Amazon originally announced the blockchain-as-a-service (BaaS) at its AWS re:Invent conference in November, inviting companies to sign up for a pilot of it.
Jeff Barr, chief evangelist at Amazon Web Services, said the offering is now available for production use in the US East (North Virginia) Region.
“You can use it to create scalable blockchain networks that use the Hyperledger Fabric open source framework, with Ethereum in the works,” Barr said in a blog post. “You can create your network in minutes. Once created, you can easily manage and maintain your blockchain network. You can manage certificates, invite new members, and scale out peer node capacity in order to process transactions more quickly.”
Amazon Web Services (AWS) has joined a list of BaaS providers that already includes IBM, HP, Microsoft, Oracle and SAP.
As enterprises look to deploy the online distributed ledger technology, the industry’s largest software and services providers have launched BaaS offerings as a way to allow customers to test the still-emerging technology without the capital costs or risk of deploying it in-house. The BaaS offerings also address a shortage of in-house blockchain developers, who are in hot demand.

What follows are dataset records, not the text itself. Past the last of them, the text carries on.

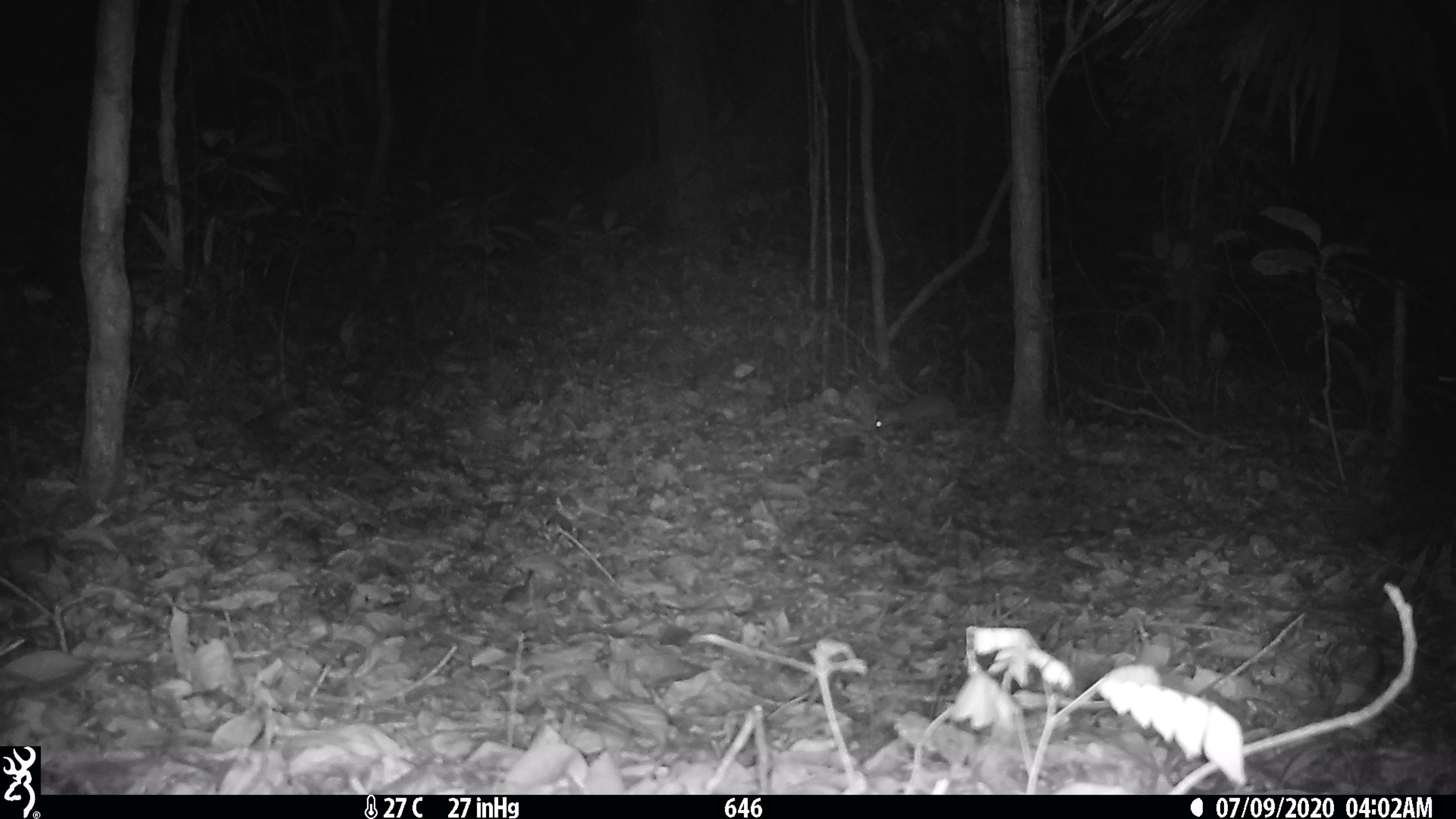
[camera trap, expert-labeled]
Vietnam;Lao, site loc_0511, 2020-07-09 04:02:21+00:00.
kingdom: Animalia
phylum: Chordata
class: Mammalia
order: Carnivora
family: Mustelidae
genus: Melogale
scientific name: Melogale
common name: ferret badger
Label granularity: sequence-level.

While Amazon’s BaaS offering may seem like just another tool in the AWS box, the adoption of BaaS is not going to look or function anything like the adoption of other cloud services, according to Michael Fauscette, chief research officer of G2 Crowd, a business-to-business software review site.

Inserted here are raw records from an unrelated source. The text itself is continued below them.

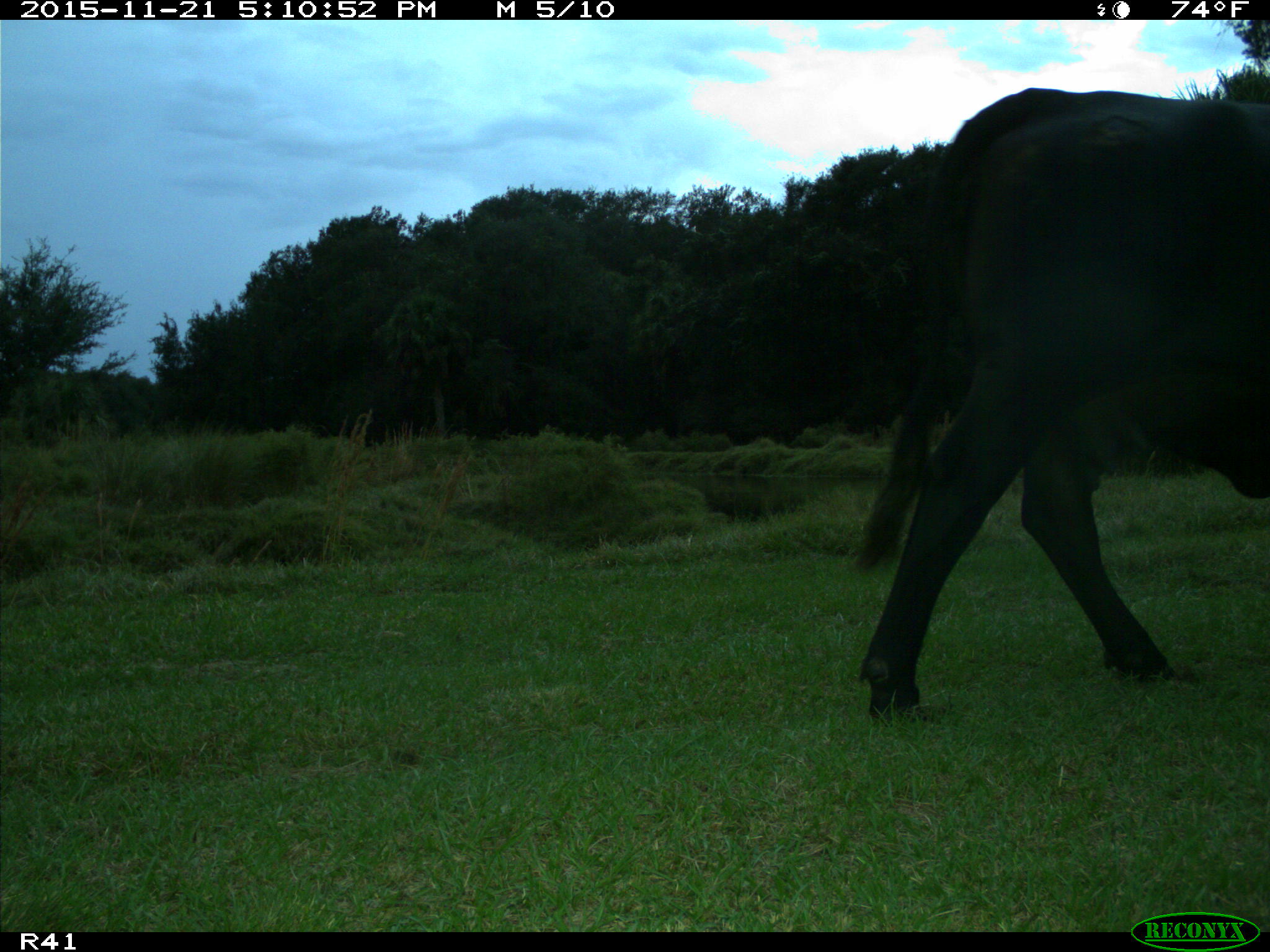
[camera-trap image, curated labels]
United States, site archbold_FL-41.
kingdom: Animalia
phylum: Chordata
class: Mammalia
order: Artiodactyla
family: Bovidae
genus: Bos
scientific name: Bos taurus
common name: domestic cow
Bos taurus (domestic cow).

“The use case ideas are really exploding around blockchain in a way that will drive in a wave of adoption that will happen faster than others,” Fauscette said.
In addition to making it easy to set up and manage blockchain networks, Amazon said its BaaS provides simple APIs that allow customers to vote on memberships in their networks and scale up or down more easily.
Amazon Managed Blockchain offers a range of instances with different combinations of compute and memory capacity to give customers the ability to choose the right mix of resources for their blockchain applications. The service secures certificates for access control using AWS Key Management Service technology, eliminating the need for customers to set up their own secure certificate storage.
Armin Nehzat, digital technology manager for Nestlé Oceania, said transparency in supply chains is increasingly important to consumers, who want to know what is in their food and where it comes from.
“While Nestlé has begun to release information on its supply chains for its 15 key commodities, using blockchain technology enables a more precise tracking,” Nahzat said in a statement. “With Amazon Managed Blockchain, we are able to set up our Hyperledger Fabric network and easily invite our partners to collaborate in our supply chain transparency efforts.”